> **SUPPLIED TEXT**:
<<<<
There were patterns, like babies and hearts, available for certain events, but Ginn soon found herself making several of her own blocks from scratch.
"We have some good Chinese friends at home," she says, "and so I included the double-happiness symbol to commemorate that special friendship. And since I was working on this in 1992, the 500th anniversary of the landing of Christopher Columbus in America. I wanted to include a block for that, too. So I drew my own ship. And then I drew my church, to make a block commemorating my faith, and wrote a bit of scripture I like to sew into the design."
Then came family. "My dad was a Texas highway patrol officer, and I had always liked the star design of the buttons on his uniform," she says. "So I created a block that incorporated that button design, to represent my father on the quilt."
Since Ginn didn't have a drawing background, she took a sketching class from a friend at church, and found her own way.
Her finished Baltimore Album quilt had 20 blocks, including seven she had created on her own.
"Making a Baltimore Album quilt is a sort of paying-your-dues step, you go through the process to get to another level," she says. "Once I'd mastered the skills to create a Baltimore Album, I knew I could do anything." She started that quilt in 1990 and finished it five years later; it has hung at major quilt shows around the US.
Where does she get her material? "I can find a piece of fabric with any image in the world," she says, "but nowadays, as I make my own designs, I prefer tone-on-tone, not patterns with flowers and other prints.
"I've tried some dyeing of my own cloth, but I prefer spending my time making quilts, not fabrics, which are available in great variety.
>>>>
[Caption-style text data]
<<<<
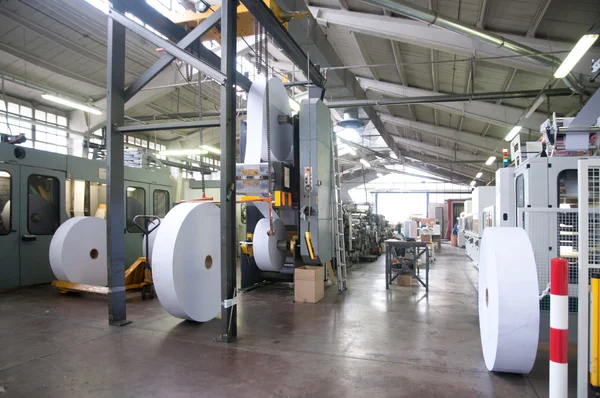 Fábrica - Máquina para producir sobres y bolsas — Foto de Stock
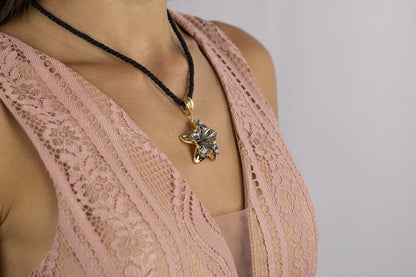 Collana fiore in oro giallo e oro brunito18k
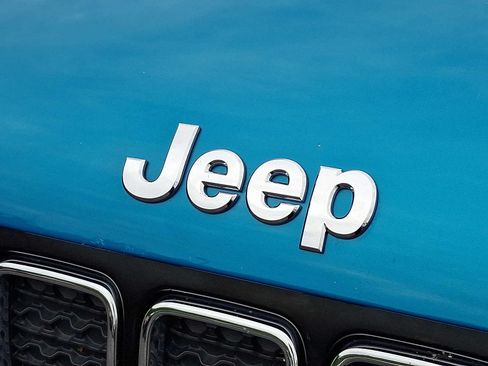 Used 2020 Jeep Renegade Latitude AWD/4WD image 29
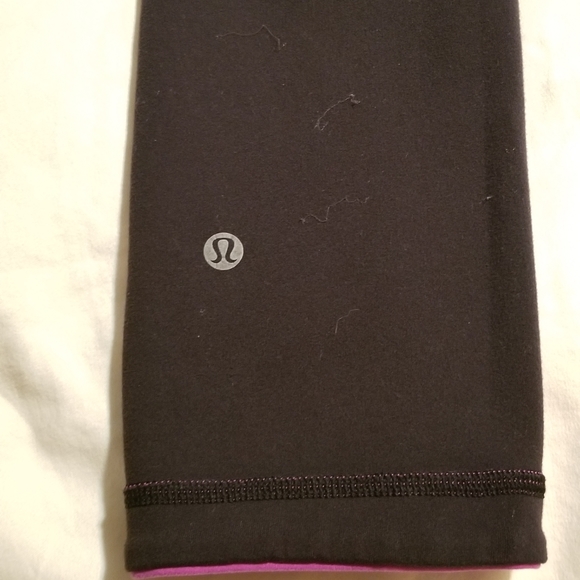 Rare Reversible Legging - Picture 4 of 5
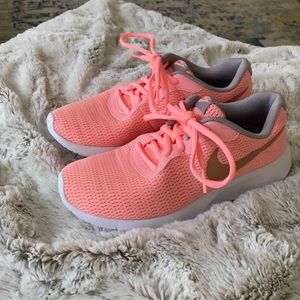 GIRLS NIKE TENNIS SHOES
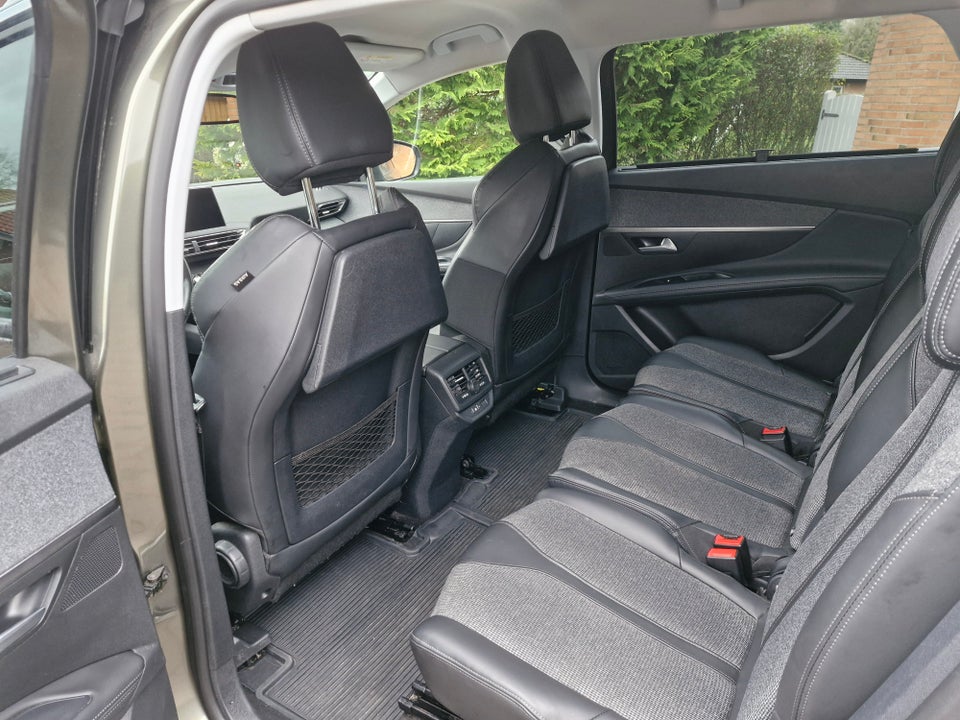 Peugeot 5008 1,2 e-THP 130 Active 7prs 5d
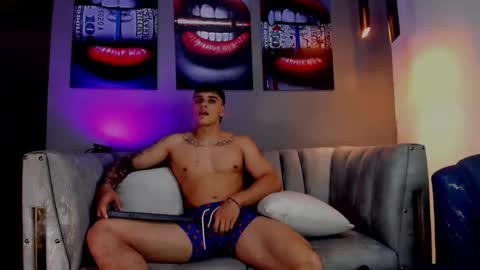 Snapshot of joseph__boy chatting on November 22, 1:15 am JOSEPH online show from November 22, 1:15 am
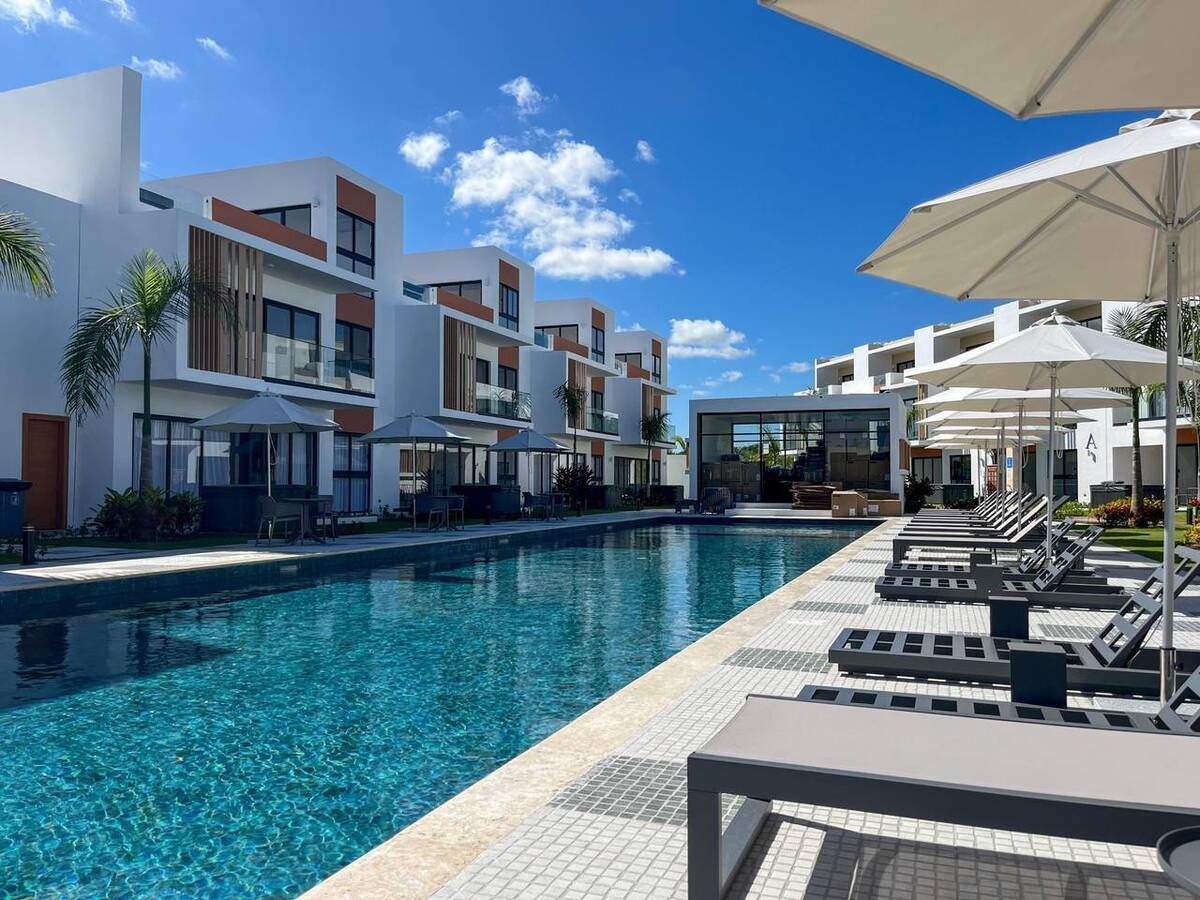 3 de 5: PISCINA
>>>>
> **STUDY QUESTIONS**:
#1 According to the passage about Ginn's quilting, how many blocks did her finished Baltimore Album quilt have?
#2 From the passage about Ginn's quilting, repeat the words starting with "Her finished Baltimore" and going on through "around the US.".

> **RESPONSES TO THE EXERCISE**:
#1 It had 20 blocks, including seven she created on her own.

#2
Her finished Baltimore Album quilt had 20 blocks, including seven she had created on her own.
"Making a Baltimore Album quilt is a sort of paying-your-dues step, you go through the process to get to another level," she says. "Once I'd mastered the skills to create a Baltimore Album, I knew I could do anything." She started that quilt in 1990 and finished it five years later; it has hung at major quilt shows around the US.